By this time of course, protest would have been quite useless as I had been thoroughly 'taken over' not that I had any ideas of protest in mind.
Seven or eight minutes later we were ready to set off for Doreen's flat, four blocks away in Loveday Street; by this time I had a silk scarf around by head, a handbag of Mom's and her best mac on.
"Lets see if your seams are straight," said Doreen playfully. (Seamless hose hadn't been invented yet.) "Yes, you look super and a thoroughly convincing girl; come on, let's go."

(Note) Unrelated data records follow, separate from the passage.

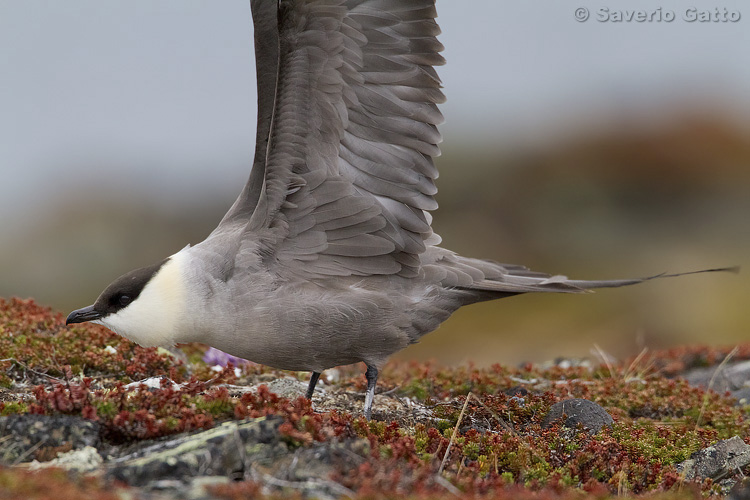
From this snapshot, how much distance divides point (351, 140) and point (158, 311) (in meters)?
1.67

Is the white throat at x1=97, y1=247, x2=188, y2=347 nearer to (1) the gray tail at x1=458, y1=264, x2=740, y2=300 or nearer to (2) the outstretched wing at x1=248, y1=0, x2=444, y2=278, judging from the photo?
(2) the outstretched wing at x1=248, y1=0, x2=444, y2=278

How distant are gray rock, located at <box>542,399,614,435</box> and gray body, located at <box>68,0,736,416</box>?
113cm

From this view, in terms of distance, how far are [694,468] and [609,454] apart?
558 mm

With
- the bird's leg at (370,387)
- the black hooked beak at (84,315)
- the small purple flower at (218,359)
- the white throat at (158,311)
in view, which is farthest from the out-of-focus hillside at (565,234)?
the black hooked beak at (84,315)

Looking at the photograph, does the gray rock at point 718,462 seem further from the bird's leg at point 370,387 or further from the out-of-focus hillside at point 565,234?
the out-of-focus hillside at point 565,234

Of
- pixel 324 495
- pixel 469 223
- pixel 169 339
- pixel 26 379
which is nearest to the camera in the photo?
pixel 324 495

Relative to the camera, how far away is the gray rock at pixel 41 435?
3836 millimetres

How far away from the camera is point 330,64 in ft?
16.3

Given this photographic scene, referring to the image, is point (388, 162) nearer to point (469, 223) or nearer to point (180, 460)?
point (180, 460)

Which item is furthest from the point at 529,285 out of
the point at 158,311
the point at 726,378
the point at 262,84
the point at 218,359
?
the point at 726,378

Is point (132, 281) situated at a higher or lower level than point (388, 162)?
lower

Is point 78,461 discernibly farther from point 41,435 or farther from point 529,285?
point 529,285

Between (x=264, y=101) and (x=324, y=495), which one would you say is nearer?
(x=324, y=495)

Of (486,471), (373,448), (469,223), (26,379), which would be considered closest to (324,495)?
(373,448)
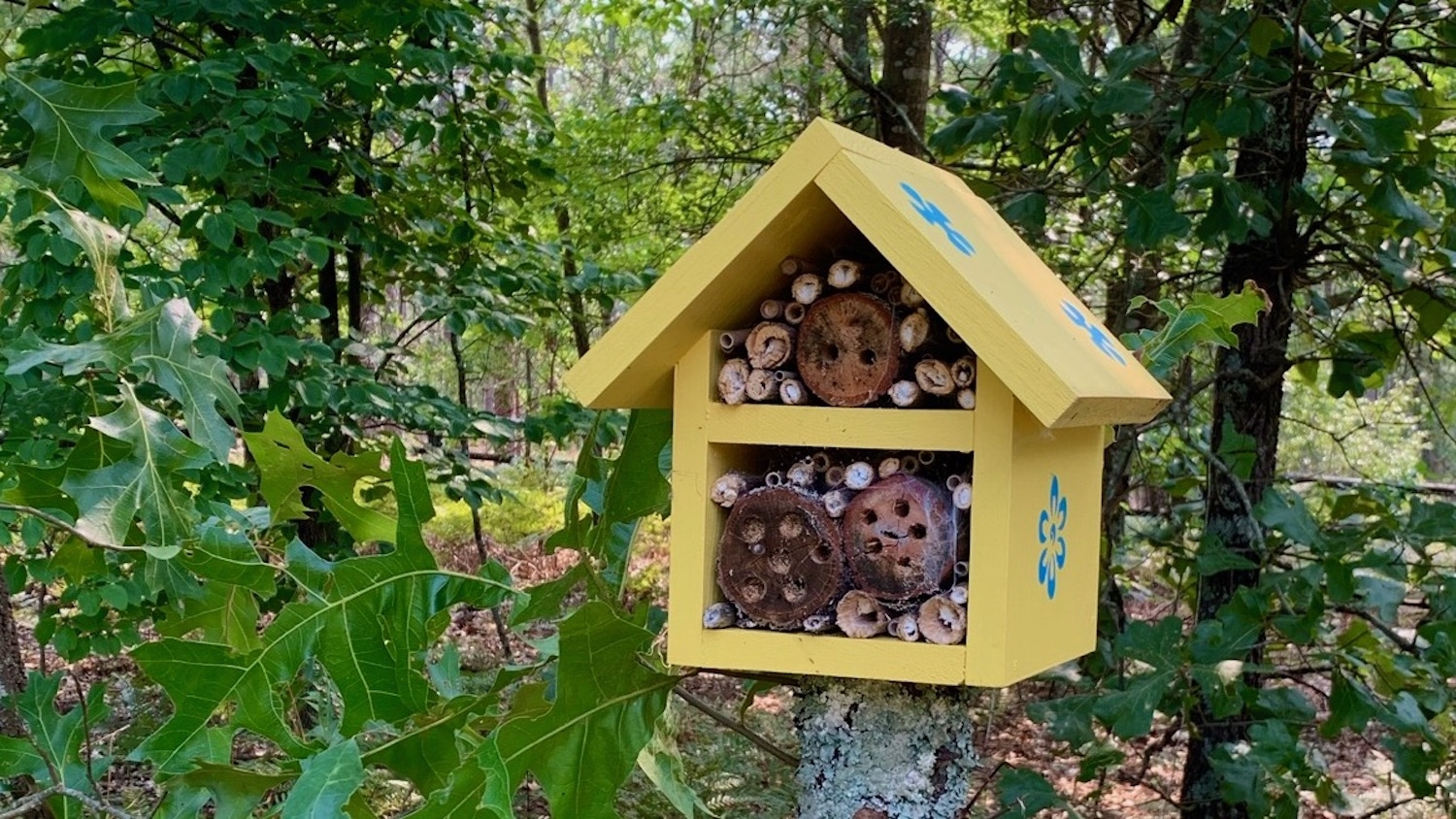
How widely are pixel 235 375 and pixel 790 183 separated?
195cm

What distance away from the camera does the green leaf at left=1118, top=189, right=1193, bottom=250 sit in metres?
2.74

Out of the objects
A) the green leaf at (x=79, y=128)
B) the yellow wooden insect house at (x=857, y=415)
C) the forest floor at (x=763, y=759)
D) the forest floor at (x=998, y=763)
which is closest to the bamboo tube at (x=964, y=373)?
the yellow wooden insect house at (x=857, y=415)

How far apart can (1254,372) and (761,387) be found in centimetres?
216

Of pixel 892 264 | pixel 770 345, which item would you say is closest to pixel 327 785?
pixel 770 345

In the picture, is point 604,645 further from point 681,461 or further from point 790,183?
point 790,183

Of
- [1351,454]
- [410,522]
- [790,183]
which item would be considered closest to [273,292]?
[410,522]

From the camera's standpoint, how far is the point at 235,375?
2.88 metres

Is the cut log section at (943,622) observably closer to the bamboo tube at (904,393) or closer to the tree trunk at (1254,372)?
the bamboo tube at (904,393)

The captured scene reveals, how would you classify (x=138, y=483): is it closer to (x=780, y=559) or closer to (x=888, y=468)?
(x=780, y=559)

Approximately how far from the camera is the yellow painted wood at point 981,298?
1.30 metres

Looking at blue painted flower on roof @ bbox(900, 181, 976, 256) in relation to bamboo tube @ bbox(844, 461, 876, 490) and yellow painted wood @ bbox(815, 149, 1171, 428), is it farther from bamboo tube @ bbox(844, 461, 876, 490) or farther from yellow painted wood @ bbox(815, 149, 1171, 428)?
bamboo tube @ bbox(844, 461, 876, 490)

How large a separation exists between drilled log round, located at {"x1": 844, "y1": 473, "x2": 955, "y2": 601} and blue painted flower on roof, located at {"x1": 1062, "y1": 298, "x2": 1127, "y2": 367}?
0.38 m

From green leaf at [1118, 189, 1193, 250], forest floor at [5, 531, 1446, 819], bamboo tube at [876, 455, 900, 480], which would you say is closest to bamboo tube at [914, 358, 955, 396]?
bamboo tube at [876, 455, 900, 480]

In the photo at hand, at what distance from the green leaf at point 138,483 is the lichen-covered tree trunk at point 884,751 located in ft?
2.83
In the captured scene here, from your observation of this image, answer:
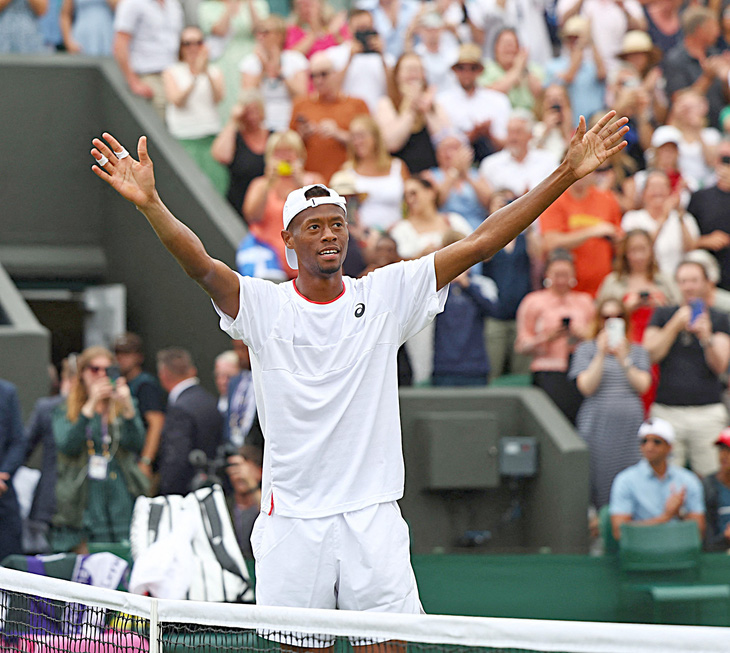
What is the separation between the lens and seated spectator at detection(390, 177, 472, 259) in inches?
404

Walking through the streets in a frock that had a skirt sufficiently narrow to make long strides quite impossible was a thrill beyond compare. The three of us clip-clopped our way through the wet, silent streets (it was dusk) for a good seven minutes. I wasn't used to wearing high heels but it was sheer ecstasy as you can well believe.
At D's place, the scarf was quickly removed, my hair combed back and the wigs fitted snugly on in turn.
"I think the brunette looks far better," said Mom. "I think he looks a bit tarty in the blonde wig but as a brunette he looks perfect; it suits his colouring, don't you think?"
"Marvelously", said Doreen with enthusiasm. "Dear, you could go absolutely anywhere in that getup. Let's the three of us go to Blinnman's tea lounge next Saturday morning."
Warming to her theme, she continued, "It'll be something all of us will remember for and ever, amen!"
"Oh, come on, we must," said Mom. turning to me with a delighted grin.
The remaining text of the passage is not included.